▸ **TEXTAUSZUG**:
+++++

Worauf sind Sie am meisten stolz?
Wir haben die beste Wolle von den Schafen der Shetland-Inseln. Auf diesen Inseln herrscht ein ausserordentlich raues Klima, und Shetland-Schafe sind davor dank allerfeinster Wolle geschützt. Wir nehmen den Züchtern ein Drittel ihrer Wolle ab, sind der wichtigste Abnehmer. Mit dieser Partnerschaft haben wir es unseren Lieferanten auf den Shetland-Inseln ermöglicht, ihre Wollproduktion zu modernisieren und neu zu strukturieren – positiv für sie, positiv für uns. Unsere Wolle stammt übrigens von lebenden Schafen, nicht von toten.

Kein Hightech?

+++++

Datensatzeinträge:
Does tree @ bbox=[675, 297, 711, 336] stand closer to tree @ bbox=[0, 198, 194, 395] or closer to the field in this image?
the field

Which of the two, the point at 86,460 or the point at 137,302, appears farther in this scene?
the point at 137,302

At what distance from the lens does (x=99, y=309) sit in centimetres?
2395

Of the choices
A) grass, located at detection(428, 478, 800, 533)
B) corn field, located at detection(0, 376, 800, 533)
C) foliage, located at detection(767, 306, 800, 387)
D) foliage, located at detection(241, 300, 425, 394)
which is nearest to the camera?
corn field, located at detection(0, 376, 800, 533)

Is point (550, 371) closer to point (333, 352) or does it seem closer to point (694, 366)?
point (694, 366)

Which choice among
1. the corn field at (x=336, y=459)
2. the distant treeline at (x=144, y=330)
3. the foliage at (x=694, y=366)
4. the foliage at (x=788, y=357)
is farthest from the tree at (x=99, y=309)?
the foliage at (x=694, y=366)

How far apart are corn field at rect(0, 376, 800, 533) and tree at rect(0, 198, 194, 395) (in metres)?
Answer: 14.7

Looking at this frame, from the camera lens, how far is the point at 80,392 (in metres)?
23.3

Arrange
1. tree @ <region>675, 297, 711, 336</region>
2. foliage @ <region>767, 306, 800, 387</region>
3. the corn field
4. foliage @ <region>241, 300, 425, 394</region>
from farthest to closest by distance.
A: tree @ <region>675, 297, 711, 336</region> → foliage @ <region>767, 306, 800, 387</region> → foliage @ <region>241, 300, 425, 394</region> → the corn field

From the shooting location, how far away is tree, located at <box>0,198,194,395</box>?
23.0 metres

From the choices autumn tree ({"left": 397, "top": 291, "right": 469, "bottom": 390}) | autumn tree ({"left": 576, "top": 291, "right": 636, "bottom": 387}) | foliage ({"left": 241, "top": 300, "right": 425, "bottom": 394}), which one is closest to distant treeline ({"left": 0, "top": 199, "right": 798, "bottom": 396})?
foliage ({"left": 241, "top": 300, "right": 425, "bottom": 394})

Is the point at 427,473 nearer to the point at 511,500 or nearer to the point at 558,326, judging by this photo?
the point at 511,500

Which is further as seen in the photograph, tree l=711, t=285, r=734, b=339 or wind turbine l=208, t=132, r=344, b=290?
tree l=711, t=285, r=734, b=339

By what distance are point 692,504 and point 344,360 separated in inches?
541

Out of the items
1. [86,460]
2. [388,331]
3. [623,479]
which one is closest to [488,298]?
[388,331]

+++++

▸ **AUFGABEN**:
A: Nenne aus dem Textauszug über Shetland-Wolle alle Sätze der Antwort auf „Worauf sind Sie am meisten stolz?“, in denen „wir“, „uns“ oder „unser“ in irgendeiner Form vorkommt.
B: Schreibe aus dem Textauszug über Shetland-Wolle die Stelle von „Worauf sind Sie“ bis „Kein Hightech?“ wortgetreu ab.

▸ **ANTWORTEN IN REIHENFOLGE**:
A:
- Wir haben die beste Wolle von den Schafen der Shetland-Inseln.
- Wir nehmen den Züchtern ein Drittel ihrer Wolle ab, sind der wichtigste Abnehmer.
- Mit dieser Partnerschaft haben wir es unseren Lieferanten auf den Shetland-Inseln ermöglicht, ihre Wollproduktion zu modernisieren und neu zu strukturieren – positiv für sie, positiv für uns.
- Unsere Wolle stammt übrigens von lebenden Schafen, nicht von toten.

B:
Worauf sind Sie am meisten stolz?
Wir haben die beste Wolle von den Schafen der Shetland-Inseln. Auf diesen Inseln herrscht ein ausserordentlich raues Klima, und Shetland-Schafe sind davor dank allerfeinster Wolle geschützt. Wir nehmen den Züchtern ein Drittel ihrer Wolle ab, sind der wichtigste Abnehmer. Mit dieser Partnerschaft haben wir es unseren Lieferanten auf den Shetland-Inseln ermöglicht, ihre Wollproduktion zu modernisieren und neu zu strukturieren – positiv für sie, positiv für uns. Unsere Wolle stammt übrigens von lebenden Schafen, nicht von toten.

Kein Hightech?